Facing political pressure over his broken promise that people could keep their health insurance plans under ObamaCare, President Obama last week announced a fix to make good on that vow.
Except states have the final say on whether they will accept the fix, which would allow, but not require, insurers to extend policies that would otherwise be nixed by the health care law. And in the early going, Obama is finding that his most willing partners are largely those who threw fits about ObamaCare's earlier provisions: Republican governors.
Thirteen states have so far said they will let insurers extend canceled plans; nine of those states have Republican governors. Conversely, of the eight states to decline the federal fix to date, seven have Democratic governors.
That GOP-led states would be more willing to latch on to an ObamaCare tweak that blunts the law's impact is not too surprising. But that partisan motivation only partly explains the split. In addition, those states, by thumbing their noses at other aspects of the health care law, made it harder for their residents to obtain health insurance, and they may now need more help to keep people covered.
Of the aforementioned nine GOP-led states, every single one declined to establish their own exchange marketplaces, and only one, Ohio, has said it will accept the federal expansion of Medicaid under ObamaCare. Combined, those two refusals effectively kept millions of otherwise eligible Medicaid enrollees on the sidelines and, given Healthcare.gov's hiccups, made it that much harder for the uninsured — including people being booted from their old plans — to find and obtain new coverage.
Remember, the state-run exchanges have been the biggest success story in the early going, accounting for three-quarters of all October ObamaCare enrollments. And despite the dismal cumulative enrollment number nationwide, several states with their own marketplaces, like California, are already on pace to hit their enrollment targets for 2014.
Further underscoring that point, deep blue Oregon and Hawaii, both of which expanded Medicaid and launched their own exchange marketplaces, are also in the "we'll extend old plans" camp. Oregon's marketplace has been a total disaster, enrolling exactly zero people in October, and Hawaii's has hardly fared better, meaning they, too, could use all the federal help they can get now.
The seven Dem-led states sitting out the fix, meanwhile, all built their own marketplaces, and they all accepted the Medicaid expansion.

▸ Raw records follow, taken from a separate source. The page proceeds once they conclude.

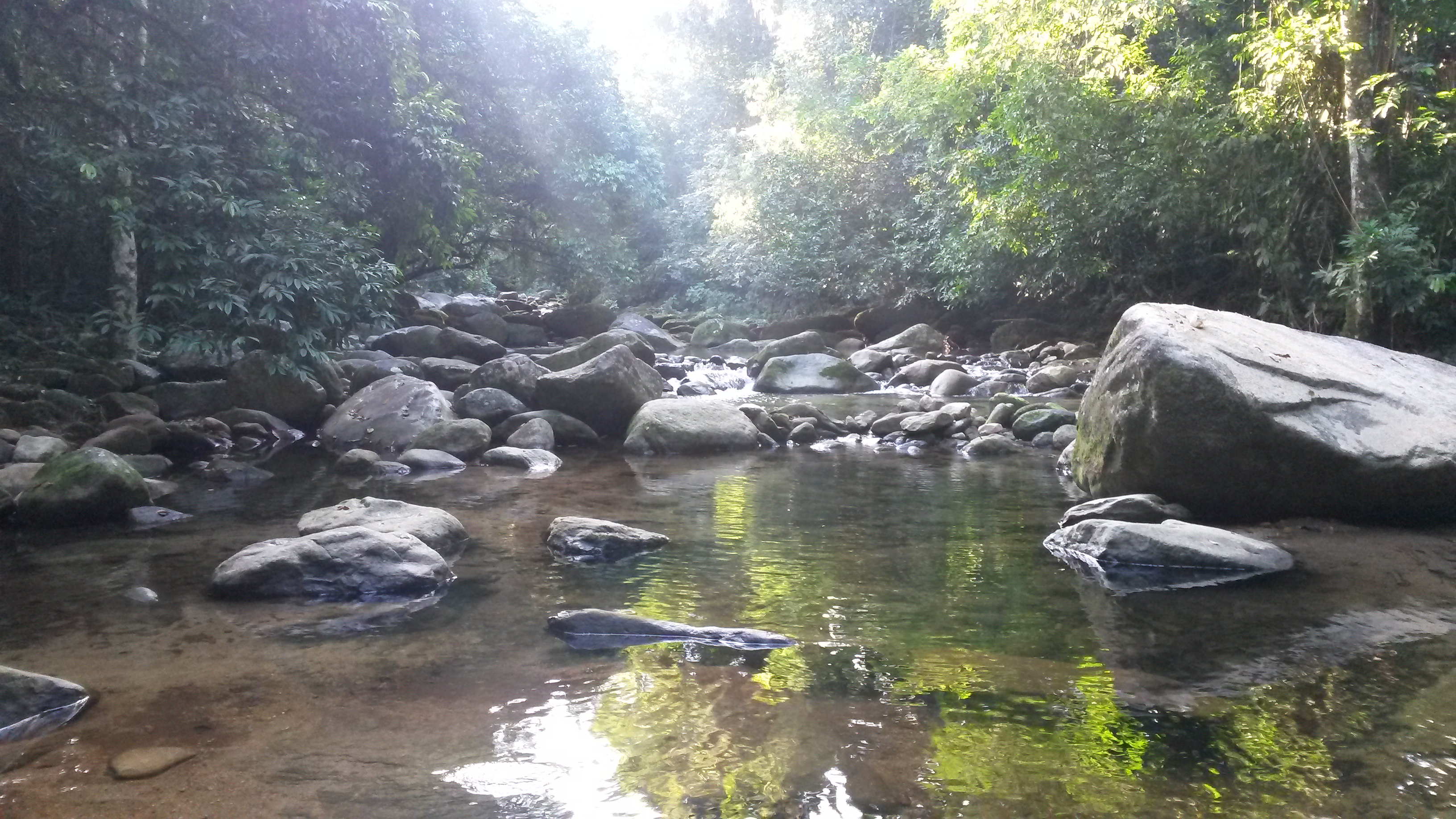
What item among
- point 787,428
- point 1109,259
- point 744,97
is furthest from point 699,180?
point 787,428

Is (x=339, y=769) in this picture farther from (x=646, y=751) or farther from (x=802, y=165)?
(x=802, y=165)

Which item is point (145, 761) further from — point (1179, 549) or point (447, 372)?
point (447, 372)

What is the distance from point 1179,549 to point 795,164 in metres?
18.7

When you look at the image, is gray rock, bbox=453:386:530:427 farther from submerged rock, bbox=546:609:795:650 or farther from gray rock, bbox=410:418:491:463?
submerged rock, bbox=546:609:795:650

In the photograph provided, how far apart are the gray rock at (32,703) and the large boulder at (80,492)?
327 centimetres

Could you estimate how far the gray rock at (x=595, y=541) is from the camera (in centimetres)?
535

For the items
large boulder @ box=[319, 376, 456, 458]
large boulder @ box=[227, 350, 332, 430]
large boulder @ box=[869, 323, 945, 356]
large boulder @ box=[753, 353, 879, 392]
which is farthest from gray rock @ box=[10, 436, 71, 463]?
large boulder @ box=[869, 323, 945, 356]

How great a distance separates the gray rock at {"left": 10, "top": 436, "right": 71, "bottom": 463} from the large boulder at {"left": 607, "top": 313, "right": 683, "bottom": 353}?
1098 cm

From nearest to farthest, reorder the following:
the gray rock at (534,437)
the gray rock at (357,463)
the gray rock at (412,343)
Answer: the gray rock at (357,463) → the gray rock at (534,437) → the gray rock at (412,343)

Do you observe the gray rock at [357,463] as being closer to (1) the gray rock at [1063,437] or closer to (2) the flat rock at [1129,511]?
(2) the flat rock at [1129,511]

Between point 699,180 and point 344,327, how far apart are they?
68.4 ft

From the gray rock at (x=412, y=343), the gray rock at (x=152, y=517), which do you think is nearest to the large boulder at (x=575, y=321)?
the gray rock at (x=412, y=343)

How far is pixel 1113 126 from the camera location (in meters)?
13.8

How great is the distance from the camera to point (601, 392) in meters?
9.91
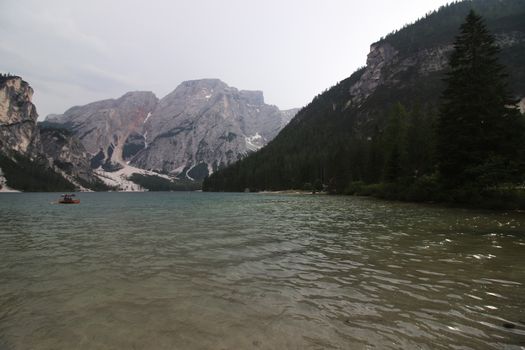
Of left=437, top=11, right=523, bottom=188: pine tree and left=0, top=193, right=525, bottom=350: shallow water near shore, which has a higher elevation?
left=437, top=11, right=523, bottom=188: pine tree

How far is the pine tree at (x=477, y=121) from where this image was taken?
42.2m

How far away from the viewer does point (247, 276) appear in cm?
1103

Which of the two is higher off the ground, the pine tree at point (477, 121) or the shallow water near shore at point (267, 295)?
the pine tree at point (477, 121)

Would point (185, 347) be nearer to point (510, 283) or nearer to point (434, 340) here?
point (434, 340)

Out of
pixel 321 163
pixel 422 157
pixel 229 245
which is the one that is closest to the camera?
pixel 229 245

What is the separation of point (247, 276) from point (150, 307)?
385cm

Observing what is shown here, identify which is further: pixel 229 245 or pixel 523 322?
pixel 229 245

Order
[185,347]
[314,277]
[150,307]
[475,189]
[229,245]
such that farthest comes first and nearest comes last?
[475,189]
[229,245]
[314,277]
[150,307]
[185,347]

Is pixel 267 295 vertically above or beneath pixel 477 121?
beneath

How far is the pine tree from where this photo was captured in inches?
1660

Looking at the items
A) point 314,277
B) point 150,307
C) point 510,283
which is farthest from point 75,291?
point 510,283

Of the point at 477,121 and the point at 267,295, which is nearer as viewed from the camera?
the point at 267,295

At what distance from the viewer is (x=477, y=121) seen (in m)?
44.2

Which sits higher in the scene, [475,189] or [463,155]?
[463,155]
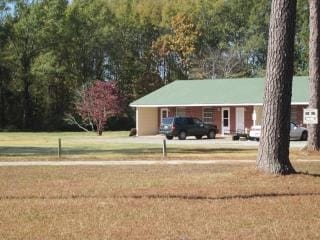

That, in part, could explain why Texas — which enrolled only 3,000 people in October — will allow consumers to keep old health plans, while New York — which enrolled 16,400 and covered thousands more through Medicaid— will not. New York Gov. Andrew Cuomo essentially said as much in defending his decision not to participate in Obama's plan.
"If it is causing a problem for someone we will certainly look at it," he said, adding, however, that, "our program has actually been working well."
There's another political angle, too: The proposed fix could wind up hampering ObamaCare's effectiveness.
The exchange marketplace works, in part, by creating a new pool of consumers for insurance companies to compete for, thus driving down costs. If not enough healthy people participate, it could cause premiums to spike and undercut the entire system.
Washington was the first state to say it would not allow insurers to extend old policies, with the state's head insurance official, Mike Kreidler, saying he had "serious concerns" about "its potential impact on the overall stability of our health insurance market." Minnesota's top health executive likewise said the Obama plan would cause "major market disruptions" and possibly drive up premiums.
Insurers, too, aren't so certain the plan, given ObamaCare's complexity, will have its intended functionality without having unintended negative consequences. The plan is a "logistical nightmare," one insurance industry consultant told CBS, that "is likely to lead to serious customer service problems."
So in short, Obama's plan is a welcome political salve for states where enrollment is lagging — and, in the case of GOP-led states, where enrollment is lagging specifically because of their reluctance to embrace ObamaCare's other provisions.